→ Selected text:
+---+

To air, via a touch screen, is Tesla

One of the features in the Tesla Model 3 that received a fair amount of praise when the mid-size sedan was first released was its innovative heating, ventilation, and air conditioning (HVAC) system. Controlled through the 15-inch screen, it sends a highly configurable flow of air through a thin strip that runs the length of the dash. Now, it seems the basic elements that made the system special will also be used in future models from the electric automaker.

The giveaway comes from an international patent application — WO2018106351 — which, among a number of illustrations, shows us its integration in the dash of an unnamed model. As noted by Teslarati, from whence we sourced this story, it seems the vehicle in question could be a future version of the Model S or Model X. We note that, while it did occur to us that it could also be the Model Y, we expect that vehicle to have a dash area similar to the one in the Model 3, whereas this illustration shows an instrument gauge behind the steering wheel, as well as between the seat cup holders similar to those found in today's Model S.

This is significant because at six years of age, the Model S is becoming ripe for a complete do-over, and this part of the Tesla product roadmap remains blanketed in silent darkness. We know, roughly, the plan for the Model Y crossover, the next-generation Roadster, and the Tesla Semi. We even know that a pickup truck is in the works.

Tesla hvac patent drawing

With competition from established automakers finally starting to creep up on the EV pioneer, Tesla needs to unleash the innovation it's acquired over the past half-dozen years onto its flagship products, the Model S and Model X. Not only could this help preserve the market share which its taken so far, but it could also result in improved profit margins, as it would be better engineered for manufacturability and take advantage of the new cheaper energy-dense cells and the advances its made in packaging them.

+---+

Stored data
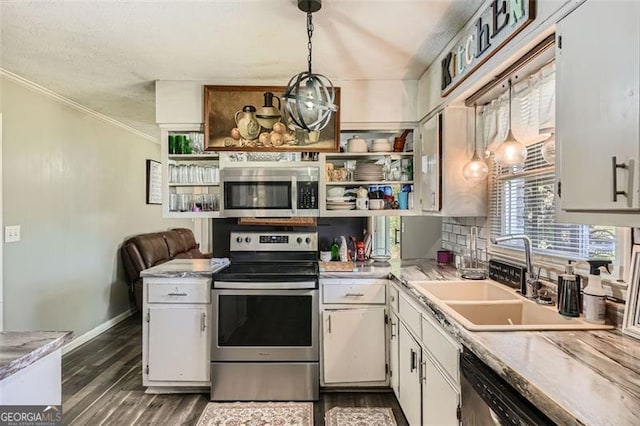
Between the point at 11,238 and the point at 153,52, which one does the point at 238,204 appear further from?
the point at 11,238

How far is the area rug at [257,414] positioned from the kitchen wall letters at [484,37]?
2.27m

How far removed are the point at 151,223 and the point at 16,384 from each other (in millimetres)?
4541

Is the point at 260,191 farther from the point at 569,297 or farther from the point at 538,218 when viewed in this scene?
the point at 569,297

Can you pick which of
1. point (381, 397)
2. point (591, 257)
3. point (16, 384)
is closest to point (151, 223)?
point (381, 397)

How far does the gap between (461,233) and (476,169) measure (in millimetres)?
745

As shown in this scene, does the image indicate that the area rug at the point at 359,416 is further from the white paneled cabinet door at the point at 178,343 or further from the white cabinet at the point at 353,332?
the white paneled cabinet door at the point at 178,343

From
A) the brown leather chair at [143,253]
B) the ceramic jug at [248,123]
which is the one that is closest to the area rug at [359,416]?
the ceramic jug at [248,123]

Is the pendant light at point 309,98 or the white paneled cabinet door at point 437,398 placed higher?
the pendant light at point 309,98

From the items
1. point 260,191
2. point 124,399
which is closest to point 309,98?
point 260,191

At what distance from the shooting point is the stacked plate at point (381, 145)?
3090 millimetres

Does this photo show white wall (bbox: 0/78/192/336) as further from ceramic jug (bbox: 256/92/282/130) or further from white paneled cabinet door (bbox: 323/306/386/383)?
white paneled cabinet door (bbox: 323/306/386/383)

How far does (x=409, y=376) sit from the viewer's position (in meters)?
2.20

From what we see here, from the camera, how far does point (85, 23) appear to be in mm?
2061

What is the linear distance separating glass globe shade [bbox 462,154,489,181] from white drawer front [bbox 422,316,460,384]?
1.01 m
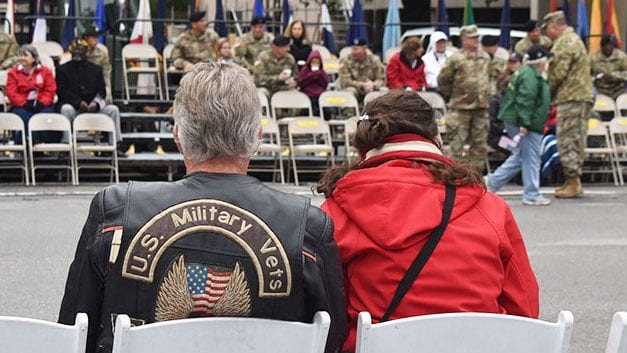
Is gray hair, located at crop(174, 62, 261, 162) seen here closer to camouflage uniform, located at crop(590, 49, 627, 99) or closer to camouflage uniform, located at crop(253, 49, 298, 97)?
camouflage uniform, located at crop(253, 49, 298, 97)

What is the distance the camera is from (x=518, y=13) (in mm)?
35625

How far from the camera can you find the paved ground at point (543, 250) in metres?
8.47

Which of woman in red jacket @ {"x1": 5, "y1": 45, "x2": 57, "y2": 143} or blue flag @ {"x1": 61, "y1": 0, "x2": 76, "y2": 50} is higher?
blue flag @ {"x1": 61, "y1": 0, "x2": 76, "y2": 50}

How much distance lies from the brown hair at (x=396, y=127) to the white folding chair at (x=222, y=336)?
864mm

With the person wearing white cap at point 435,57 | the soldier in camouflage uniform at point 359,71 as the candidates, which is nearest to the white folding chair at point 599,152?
the person wearing white cap at point 435,57

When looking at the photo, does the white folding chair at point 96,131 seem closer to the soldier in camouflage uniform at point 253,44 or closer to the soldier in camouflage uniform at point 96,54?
the soldier in camouflage uniform at point 96,54

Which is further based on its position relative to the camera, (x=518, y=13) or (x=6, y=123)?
(x=518, y=13)

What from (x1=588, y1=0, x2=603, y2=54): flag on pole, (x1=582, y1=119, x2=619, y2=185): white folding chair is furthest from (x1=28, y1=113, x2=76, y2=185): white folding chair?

+---+

→ Requirement 1:
Answer these about the Tesla HVAC article:
(a) What size is the screen through which the Model 3's air system is controlled?
(b) What is the number of the international patent application mentioned?
(c) How old is the Model S said to be?
→ Requirement 2: Print the Tesla HVAC article exactly, everything from "This is significant" down to "in packaging them.".

→ Answer 1:
(a) It is a 15-inch screen.
(b) The number is WO2018106351.
(c) It is six years old.

→ Answer 2:
This is significant because at six years of age, the Model S is becoming ripe for a complete do-over, and this part of the Tesla product roadmap remains blanketed in silent darkness. We know, roughly, the plan for the Model Y crossover, the next-generation Roadster, and the Tesla Semi. We even know that a pickup truck is in the works.

Tesla hvac patent drawing

With competition from established automakers finally starting to creep up on the EV pioneer, Tesla needs to unleash the innovation it's acquired over the past half-dozen years onto its flagship products, the Model S and Model X. Not only could this help preserve the market share which its taken so far, but it could also result in improved profit margins, as it would be better engineered for manufacturability and take advantage of the new cheaper energy-dense cells and the advances its made in packaging them.